Kann Ihre Bank die vielen Gesuche bewältigen?
Alle Führungskräfte und Kundenberater der Bank wurden am 25. März, unmittelbar nach der Information des Bundesrates zum COVID-19 Kreditprogramm, im Rahmen einer Telefon-Konferenz im Detail von der Geschäftsleitung instruiert. Durch die sehr gute Vorbereitung und Information unserer unterstützenden Kreditbereiche konnten die Anträge ab dem 26. März von Beginn weg ohne grosse Probleme bewältigt und die Limiten für die Kunden sehr rasch freigeschaltet werden.

Gab es auch Gesuche, die Sie ablehnen mussten?
Wir mussten bis am 15. April 2020 im Fricktal insgesamt sechs Gesuche begründet ablehnen.

Wie lange dauert es, bis ein solches Gesuch bewilligt ist und Geld auf das Konto fliesst?
Im Durchschnitt konnten die eingereichten Gesuche innerhalb von 15 Minuten bewilligt und auf dem Kundenkonto zur Benützung ausgesetzt werden. Für die KMU war das eine ganz wichtige erste Hilfe.

Für die Banken ist das Programm auch ein Segen. Durch die Bürgschaften des Bundes minimiert sich das Risiko von Ausfällen im Zusammenhang mit Firmen, die schon bisher gefährdet waren.
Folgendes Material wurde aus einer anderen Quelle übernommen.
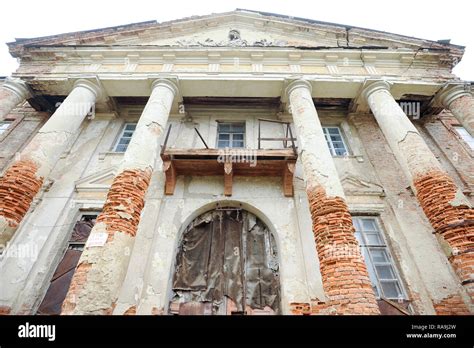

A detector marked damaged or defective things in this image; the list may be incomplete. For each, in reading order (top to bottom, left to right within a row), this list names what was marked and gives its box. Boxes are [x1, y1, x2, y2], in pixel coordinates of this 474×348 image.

broken window [113, 123, 136, 153]
broken window [216, 121, 244, 147]
broken window [322, 126, 348, 156]
broken window [36, 213, 98, 314]
broken window [171, 208, 280, 316]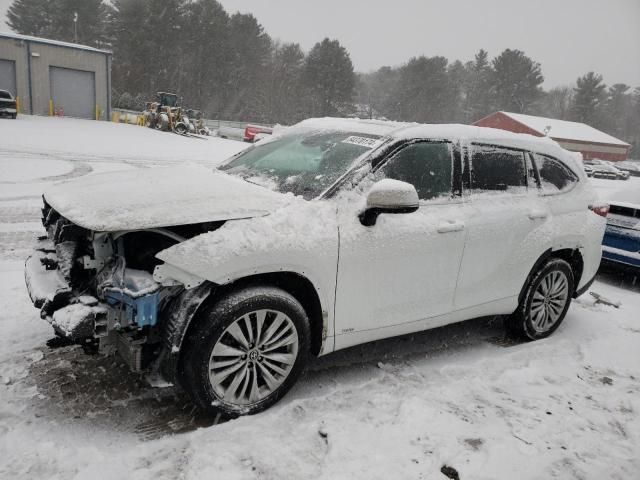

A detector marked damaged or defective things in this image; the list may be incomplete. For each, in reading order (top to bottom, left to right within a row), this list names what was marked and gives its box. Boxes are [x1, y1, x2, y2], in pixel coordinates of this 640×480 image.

crumpled front bumper [24, 240, 107, 342]
damaged front end [23, 199, 205, 376]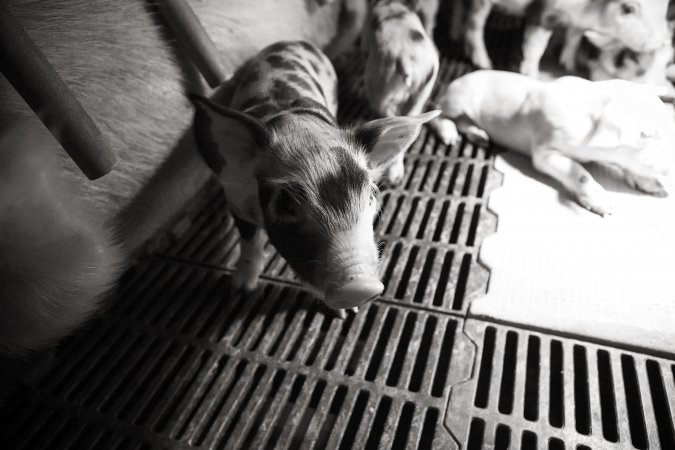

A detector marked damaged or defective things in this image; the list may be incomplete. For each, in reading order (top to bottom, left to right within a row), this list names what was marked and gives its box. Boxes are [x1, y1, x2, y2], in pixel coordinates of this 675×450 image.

rusty metal bar [0, 2, 117, 181]
rusty metal bar [160, 0, 228, 87]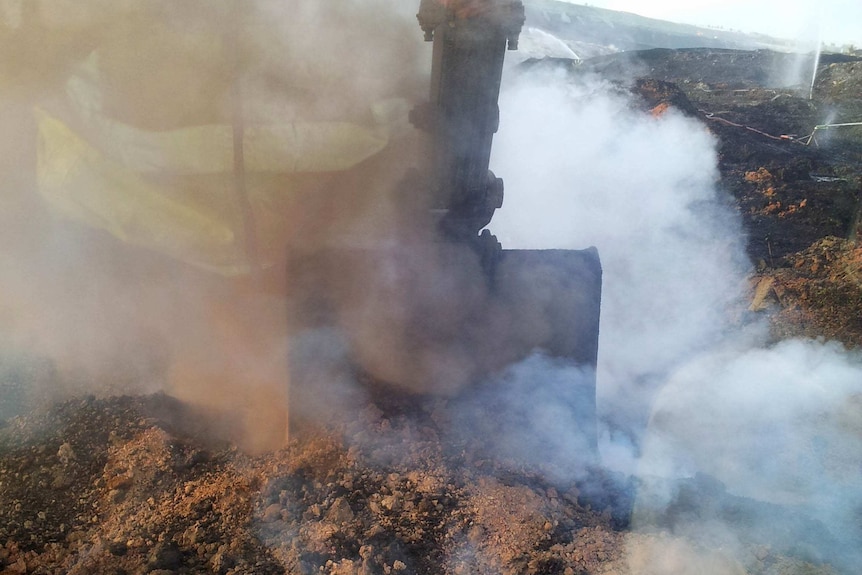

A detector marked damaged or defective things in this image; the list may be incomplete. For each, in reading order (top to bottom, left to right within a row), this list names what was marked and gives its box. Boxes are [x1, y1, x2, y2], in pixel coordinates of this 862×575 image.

burnt machinery [286, 0, 604, 460]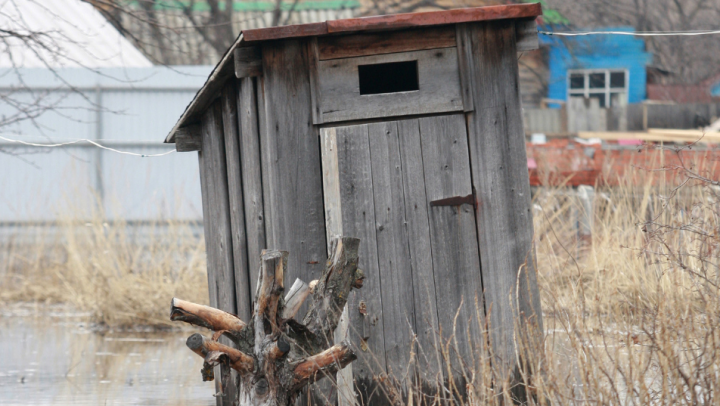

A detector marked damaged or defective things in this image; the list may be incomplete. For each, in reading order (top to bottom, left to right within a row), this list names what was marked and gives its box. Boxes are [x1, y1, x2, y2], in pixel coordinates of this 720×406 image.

rusty metal roof [165, 2, 540, 143]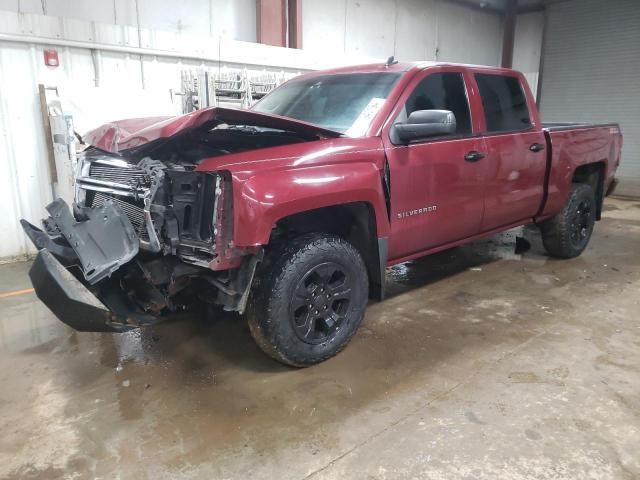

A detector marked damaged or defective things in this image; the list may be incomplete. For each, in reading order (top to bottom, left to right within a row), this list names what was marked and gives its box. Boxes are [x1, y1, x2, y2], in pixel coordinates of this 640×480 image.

crumpled hood [85, 107, 344, 154]
crushed front bumper [22, 197, 156, 332]
damaged red truck [20, 62, 620, 366]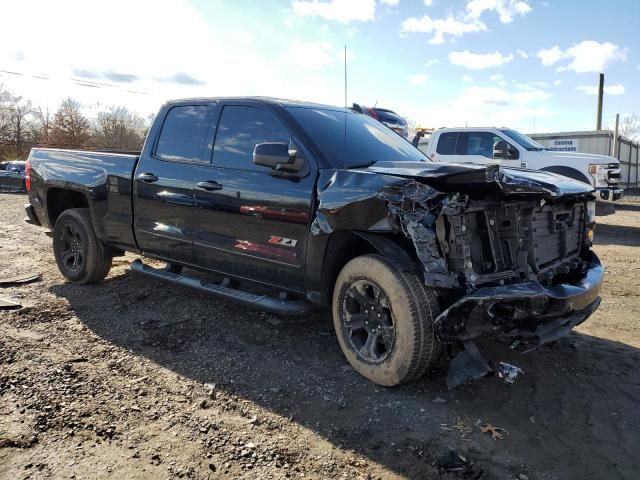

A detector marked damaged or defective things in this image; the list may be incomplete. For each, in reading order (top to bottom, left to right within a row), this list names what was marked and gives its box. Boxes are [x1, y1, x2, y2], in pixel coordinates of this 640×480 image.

damaged front end of truck [312, 163, 604, 388]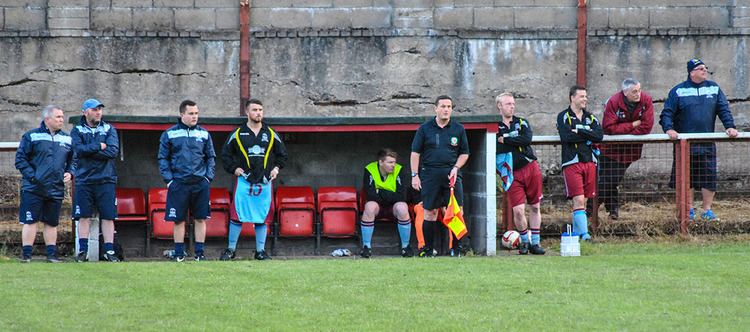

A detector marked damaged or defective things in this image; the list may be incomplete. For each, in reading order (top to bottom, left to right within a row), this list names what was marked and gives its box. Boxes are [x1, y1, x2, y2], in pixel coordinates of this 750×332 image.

rusty metal post [676, 139, 692, 235]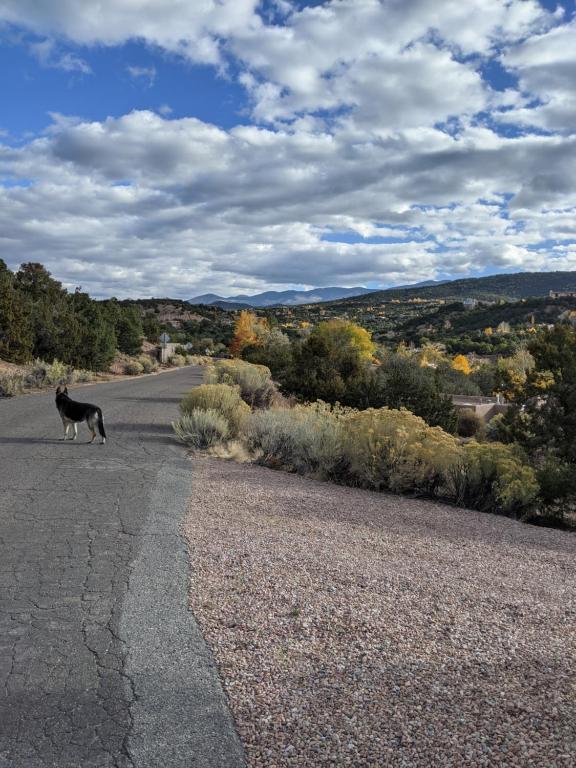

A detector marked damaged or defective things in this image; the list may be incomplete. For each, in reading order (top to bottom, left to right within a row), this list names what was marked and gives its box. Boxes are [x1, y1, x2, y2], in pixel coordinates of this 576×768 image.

crack in asphalt [0, 368, 245, 768]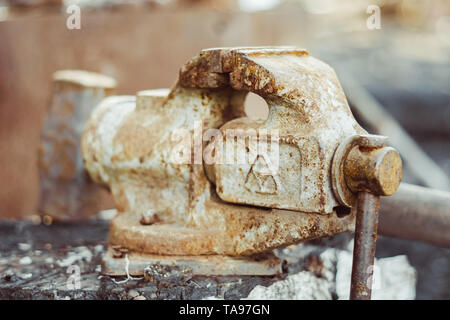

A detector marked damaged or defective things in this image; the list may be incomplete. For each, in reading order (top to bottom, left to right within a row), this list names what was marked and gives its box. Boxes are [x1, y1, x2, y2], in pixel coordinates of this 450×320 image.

rusty bench vise [82, 47, 402, 300]
corroded bolt [342, 146, 402, 196]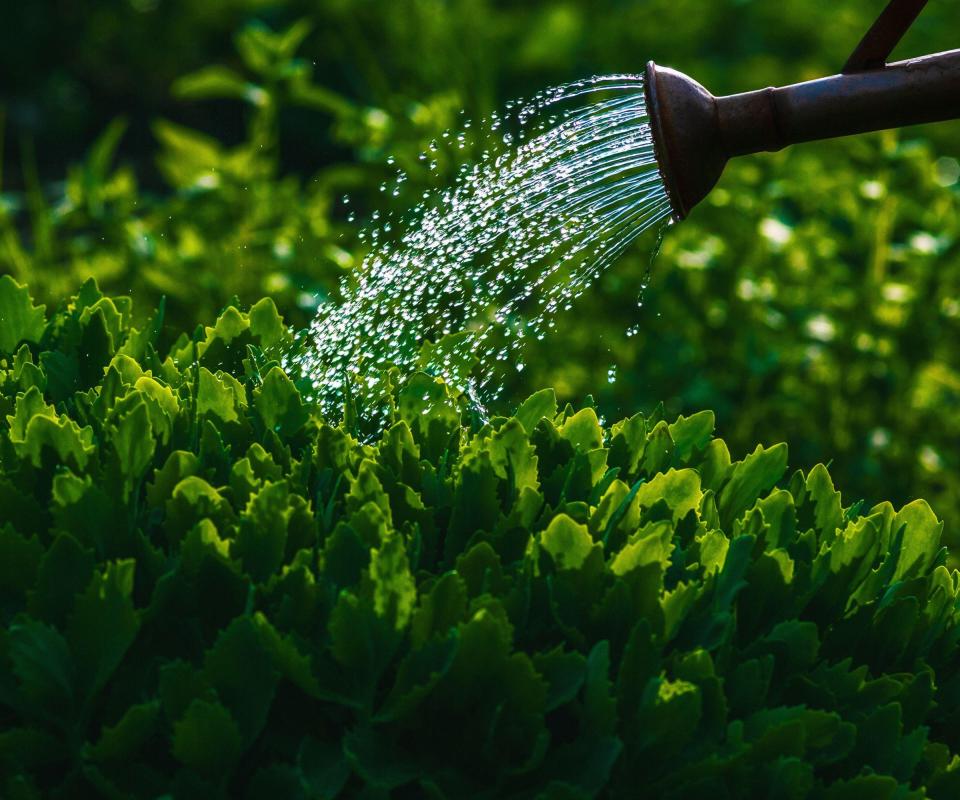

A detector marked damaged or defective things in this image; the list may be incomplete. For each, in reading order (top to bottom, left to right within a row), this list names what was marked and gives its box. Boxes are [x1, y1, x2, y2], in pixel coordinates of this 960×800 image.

rusty metal nozzle [644, 0, 960, 219]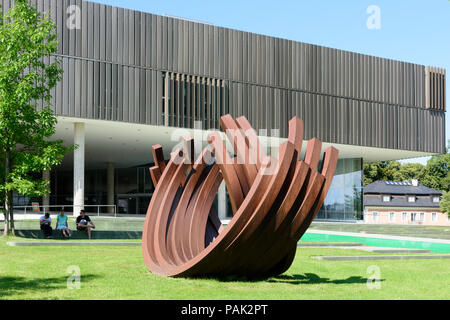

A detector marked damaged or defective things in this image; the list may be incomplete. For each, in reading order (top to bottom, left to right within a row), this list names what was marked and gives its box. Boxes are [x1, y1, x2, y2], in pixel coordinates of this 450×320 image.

large rusty sculpture [143, 114, 338, 278]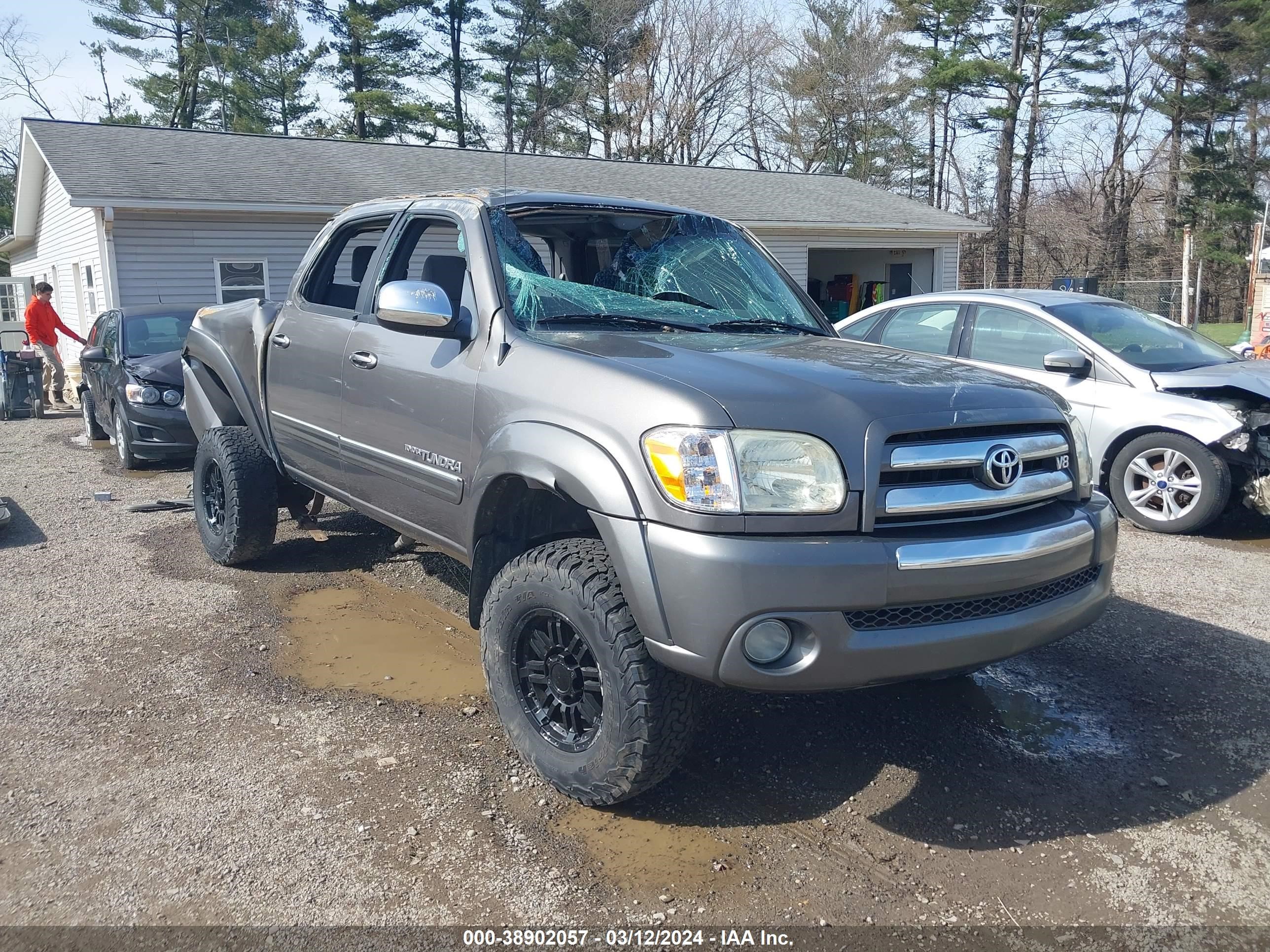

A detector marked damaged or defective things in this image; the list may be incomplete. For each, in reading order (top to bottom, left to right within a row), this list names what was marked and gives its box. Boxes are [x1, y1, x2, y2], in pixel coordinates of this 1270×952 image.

shattered windshield [487, 206, 824, 335]
damaged hood [123, 351, 184, 388]
damaged hood [552, 331, 1057, 428]
damaged hood [1160, 359, 1270, 400]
Sehen Sie das auch so?
Das COVID-19-Kreditprogramm unterstützt die KMU bei Liquiditätsengpässen als direkte Folge der Corona-Krise. Der Bund verbürgt die Kredite bis 500 000 Franken zu 100 Prozent. Für Kreditanfragen, die den oben aufgeführten Grenzwert von 500 000 Franken überschreiten, haftet der Bund zu 85 Prozent des zusätzlichen Kreditbetrages. Das Restrisiko trägt die Bank. Wir gehen nicht davon aus, dass sämtliche Firmen nach Beendigung des Lockdowns sofort wieder voll produzieren können. Je nach wirtschaftlicher Entwicklung könnte sich ihre jeweilige Situation sogar weiter verschlechtern. Es ist für uns deshalb heute schwierig abzuschätzen, ob und in welchem Umfang wir als Bank in kurz- respektive mittelfristiger Zukunft ausserhalb des COVID-19-Kreditprogramms Kreditausfälle zu verzeichnen haben.

Mit welcher Wirtschaftsentwicklung rechnen Sie in den kommenden Monaten und Jahren?
Wir rechnen im ersten Halbjahr 2020 mit einer Rezession. Ausgehend von einer konjunkturellen Aufhellung im zweiten Halbjahr 2020 gehen wir für die Schweiz 2020 insgesamt von einem Rückgang des Bruttoinlandproduktes von -3.5 Prozent aus. Für 2021 rechnen wir unter Einbezug von 0,3 Prozent Lizenzeinnahmen aus den auf 2021 verschobenen Olympischen Spielen und der Fussball-Europameisterschaft mit einem Wirtschaftswachstum von 2,8 Prozent.